I don't get your point - you should not care about characters/codepoints, but ra...

pilif · on Feb 9, 2012

Most modern languages such as Python 3 and Ruby 1.9 have you only care about characters and never about the internal representation.

Calling the respective methods to get a strings length for example will always return the length in characters. There is no way to get to the byte length without explicitly naming an encoding you'd like to get the byte length for.

Older languages, like PHP or JS, Python 2 and Ruby 1.8 leak their internal implementations. The methods to retrieve a string length would return the amount of bytes the internal representation of the string requires. If you need the length in characters, you need to call different methods - sometimes even from external libraries.

cygx · on Feb 9, 2012

> Calling the respective methods to get a strings length for example will always return the length in characters.

Most languages return the length in _unicode characters_, which is just the number of codepoints.

However, in most cases, the programmer actually wants the number of user-perceived characters, ie _unicode grapheme clusters_.

UTF-32 has to be treated as a variable-length coding in most cases, no different from UTF-16 - otherwise, you'd miscount even characters common in western languages like 'ä' if it happens that the user used the decomposed form.

Even normalization doesn't help with that, as not all grapheme clusters can be composed into a single codepoint.

Perl6 is an example of a language which does the right thing here: Its string type has no length method - you have to be explicit if you want to get the number of bytes, codepoints or grapheme clusters.

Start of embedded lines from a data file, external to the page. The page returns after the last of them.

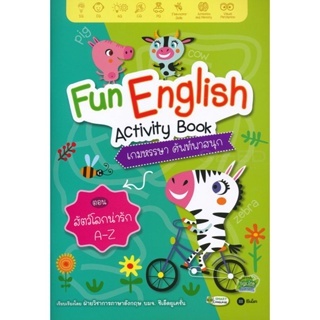 (Arnplern) : หนังสือ Fun English Activity Book เกมหรรษา ศัพท์พาสนุก ตอน สัตว์โลกน่ารัก A-Z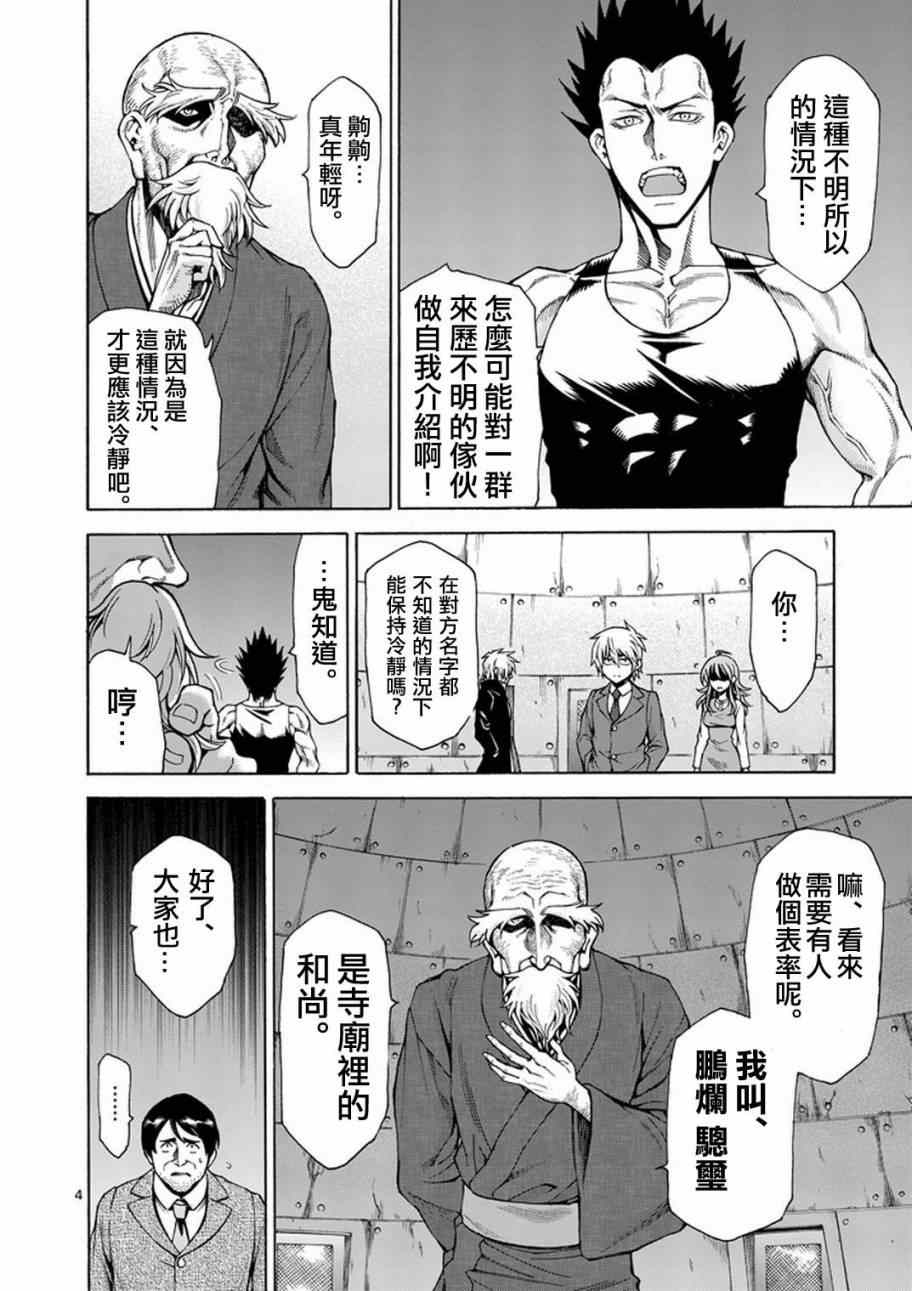 吞噬星空人类族群的起源漫画,第4话5图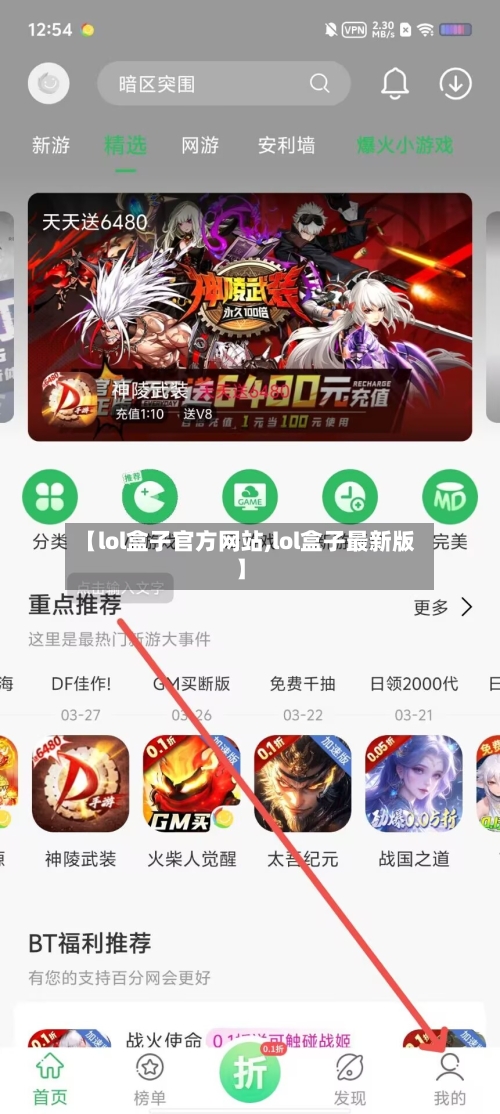 【lol盒子官方网站,lol盒子最新版】-第1张图片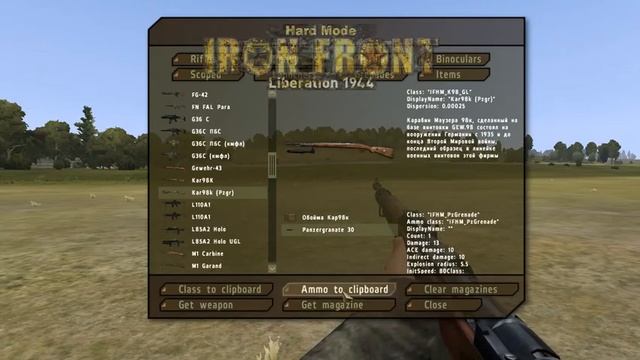 [Iron Front HardMode]#6 Итог первых игр, обновление смотреть онлайн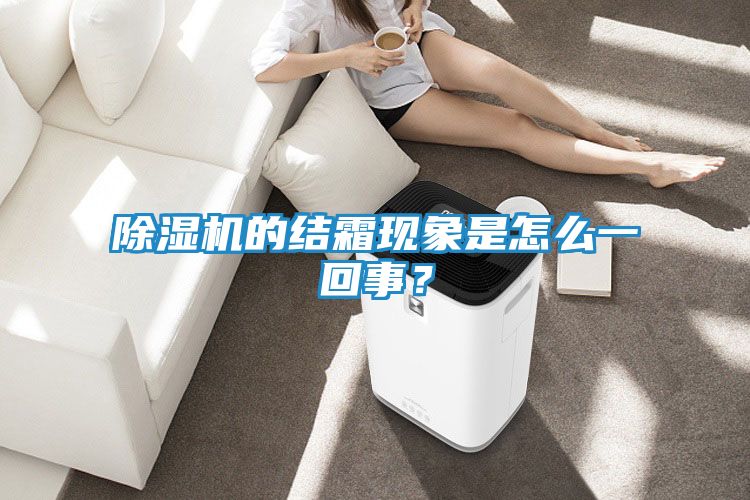 除湿机的结霜现象是怎么一回事？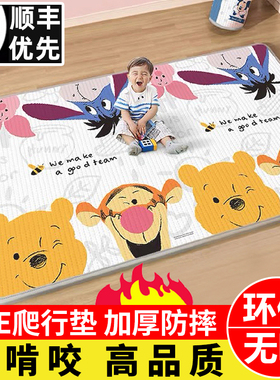 XPE宝宝爬行垫环保爬爬垫儿童加厚婴儿地垫客厅家用无味泡沫垫子
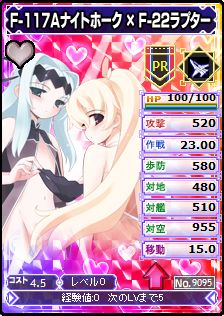 画像ギャラリー No.003のサムネイル画像 / 「ブラウザ MC☆あくしず」，期間限定の「二人で仲良し！」など新カードが登場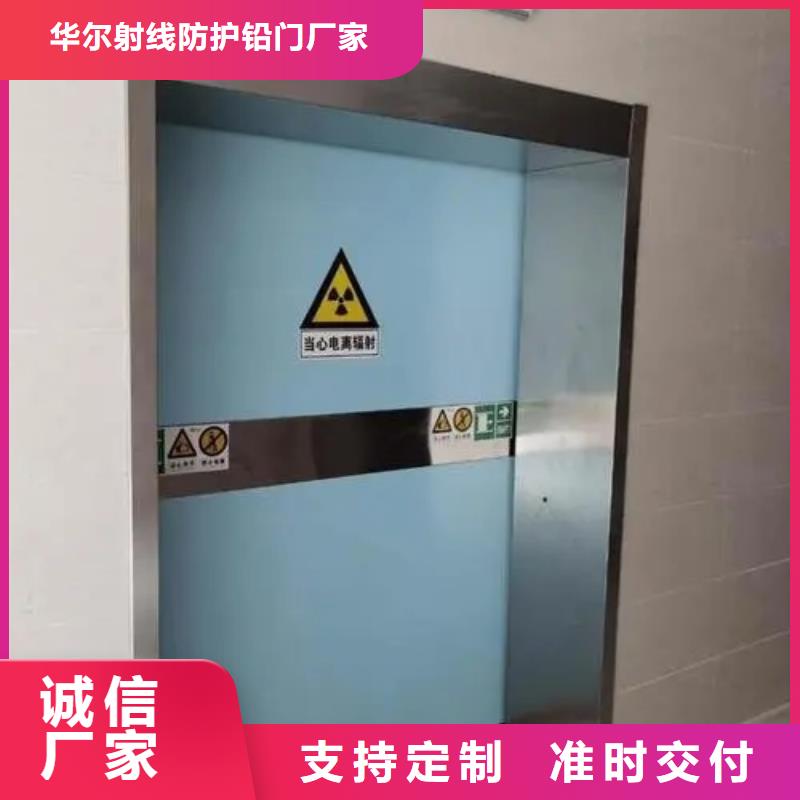 鉛門嚴格把控質量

To add some confusion back in, the language also provides a method which gets the number of 'characters', where the idea of what a character is can be configured at lexical scope (it defaults to grapheme cluster).

masklinn · on Feb 9, 2012

> To add some confusion back in, it also provide a method which gets the number of 'characters', where the idea of what a character is can be configured at lexical scope (it defaults to grapheme cluster).

That's actually pretty cool, as it lets the library configure itself for the representation which makes most sense to it: a library which deals in storage or network stuff can configure for codepoints or bytes length, whereas a UI library will use grapheme clusters for bounding box computations & al.

Configuring it lexically also makes sense as it avoid leaking that out (which dynamically scoped configuration would).

cygx · on Feb 9, 2012

I agree that this flexibility is nice to have, and the comment was a bit tongue-in-cheek, because reading the spec felt like this:

length: This word is _banned_. Evil. DO NOT USE!

chars: Same thing as length, just with a new name oO

alinajaf · on Feb 9, 2012

Interesting, did not know about grapheme clusters. More info on unicode.org:

http://unicode.org/reports/tr29/#Grapheme_Cluster_Boundaries

masklinn · on Feb 9, 2012

> Most modern languages such as Python 3

Not true until Python 3's "flexible strings" implementation. Unless you're using "wide" builds (which use UTF-32 internally), which are already available in Python 2 and are not the default representation.

thristian · on Feb 9, 2012

I'm pretty sure every Linux distribution's official Python packages are wide builds. Certainly, this is the case on Ubuntu and Debian, and I think Red Hat as well.

masklinn · on Feb 9, 2012

> I'm pretty sure every Linux distribution's official Python packages are wide builds.

That's a matter of Linux distributions packaging (again, by default, without any specific configuration, Python will set itself up using narrow builds), and if you assume wide builds your code is broken.

Furthermore, pilif asserted a difference between Python 2 and Python 3. There is no such thing prior to the yet-unreleased Python 3.3 as making wide builds the default was explicitly rejected for Python 3, Python 2 and Python 3 behave exactly the same way on that front (again, prior to Python 3.3)

Of course pilif is also wrong in asserting that "The methods to retrieve a string length would return the amount of bytes the internal representation of the string requires.", Python < 3.3 returns the number of code units making up the string (never the number of bytes for the the unicode string types — str/bytes is a different matter as it's not unicode data)

Nick_C · on Feb 11, 2012

FYI, Slackware isn't, it is narrow build.